Water hyacinth (Eichhornia crassipes) biomass characterization for a potential exploration as an agriculture soil enhancer: Linking multi-location biogeochemical profiles to ecotoxicological safety

Water hyacinth (WH) is an invasive aquatic species for which no universal biomass management strategy exists, although many developing countries use it in agriculture with limited understanding of its potential environmental impacts. As WH is an effective bioaccumulator it is essential to assess its composition and quantify potentially harmful elements before this surplus green biomass can be effectively valorised. Determining the thresholds for their effects is crucial to define safe and sustainable uses. In this context, this study characterized WH biomass from six Portuguese locations (four northern and two southern), focusing on nutrient and potentially toxic element (PTE) profiles, sugar, protein, and structural composition. Furthermore, the ecotoxicological profile of aqueous extracts from each WH biomass was evaluated using several freshwater species (Raphidocelis subcapitata, Brachionus calyciflorus, Daphnia magna, and Danio rerio) and multiple endpoints, to benchmark safe agricultural application rates. Structural analysis revealed tissue type (leaves, floaters, roots) had greater influence than sampling location, with roots showing highest absorbance linked to lignin, proteins, and cellulose.
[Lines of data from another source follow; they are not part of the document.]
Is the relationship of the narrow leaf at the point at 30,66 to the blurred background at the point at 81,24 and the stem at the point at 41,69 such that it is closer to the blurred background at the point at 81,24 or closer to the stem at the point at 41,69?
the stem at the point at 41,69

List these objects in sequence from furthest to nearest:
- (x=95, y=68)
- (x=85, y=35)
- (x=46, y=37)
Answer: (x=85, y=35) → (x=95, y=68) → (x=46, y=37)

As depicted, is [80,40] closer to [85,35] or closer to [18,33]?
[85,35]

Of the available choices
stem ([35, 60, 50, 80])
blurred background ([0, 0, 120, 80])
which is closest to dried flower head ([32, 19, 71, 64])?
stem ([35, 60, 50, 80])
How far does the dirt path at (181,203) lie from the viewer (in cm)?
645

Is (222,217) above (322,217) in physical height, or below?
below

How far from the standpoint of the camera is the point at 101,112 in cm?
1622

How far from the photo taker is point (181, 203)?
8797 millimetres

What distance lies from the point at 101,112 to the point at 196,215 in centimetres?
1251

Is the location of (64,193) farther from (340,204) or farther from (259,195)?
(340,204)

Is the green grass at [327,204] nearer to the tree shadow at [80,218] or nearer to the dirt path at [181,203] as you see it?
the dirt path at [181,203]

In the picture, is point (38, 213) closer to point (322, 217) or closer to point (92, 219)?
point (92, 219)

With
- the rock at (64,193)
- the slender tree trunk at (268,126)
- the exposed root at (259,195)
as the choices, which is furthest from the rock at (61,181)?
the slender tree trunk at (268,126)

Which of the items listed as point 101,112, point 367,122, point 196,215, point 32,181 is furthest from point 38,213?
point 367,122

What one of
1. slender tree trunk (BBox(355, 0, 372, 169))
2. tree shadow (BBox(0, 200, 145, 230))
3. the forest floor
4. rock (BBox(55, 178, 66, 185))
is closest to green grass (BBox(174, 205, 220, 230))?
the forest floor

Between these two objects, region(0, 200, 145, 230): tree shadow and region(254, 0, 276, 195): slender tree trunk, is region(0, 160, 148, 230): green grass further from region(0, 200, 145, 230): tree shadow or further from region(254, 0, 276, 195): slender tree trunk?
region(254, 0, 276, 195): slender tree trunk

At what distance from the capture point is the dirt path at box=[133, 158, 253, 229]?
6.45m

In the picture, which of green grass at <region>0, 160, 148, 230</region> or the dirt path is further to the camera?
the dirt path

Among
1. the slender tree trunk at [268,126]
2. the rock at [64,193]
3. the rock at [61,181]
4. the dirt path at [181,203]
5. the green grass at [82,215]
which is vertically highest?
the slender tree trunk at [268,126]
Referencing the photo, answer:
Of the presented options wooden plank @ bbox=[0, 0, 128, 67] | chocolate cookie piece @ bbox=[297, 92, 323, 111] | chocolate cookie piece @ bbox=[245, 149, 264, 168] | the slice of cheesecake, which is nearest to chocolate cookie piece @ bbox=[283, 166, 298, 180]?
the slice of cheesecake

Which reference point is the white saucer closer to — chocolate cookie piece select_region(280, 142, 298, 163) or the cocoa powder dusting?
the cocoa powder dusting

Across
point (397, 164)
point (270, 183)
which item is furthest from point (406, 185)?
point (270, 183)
These wall components provide metal-binding sites, explaining root PTE levels being higher than other tissues. Elemental composition showed high primary nutrients (e.g., potassium, phosphorus), meeting EU requirements for organic soil improvers (EU Regulation 2019/1009). Whole-plant WH water extracts had high conductivity (≥ 6.98 mS/cm), nutrient and PTE concentrations, and caused adverse effects on all aquatic species. No clear toxicity ranking emerged, though Bico and Pateira extracts were least toxic, and Sorraia extract most severe (algal inhibition, zooplankton mortality, zebrafish effects at 0.78 % dilution). The findings indicate that WH biomass incorporation into soils should be considered on a site-specific basis, owing to variations in PTEs accumulation across locations, requiring contaminant screening and regulatory guidance before large-scale use. The results evidenced multispecies, multi-endpoint ecotoxicity that might justify the need for dilution strategies and controlled application rates of WH biomass on soils to minimize putative downstream impacts.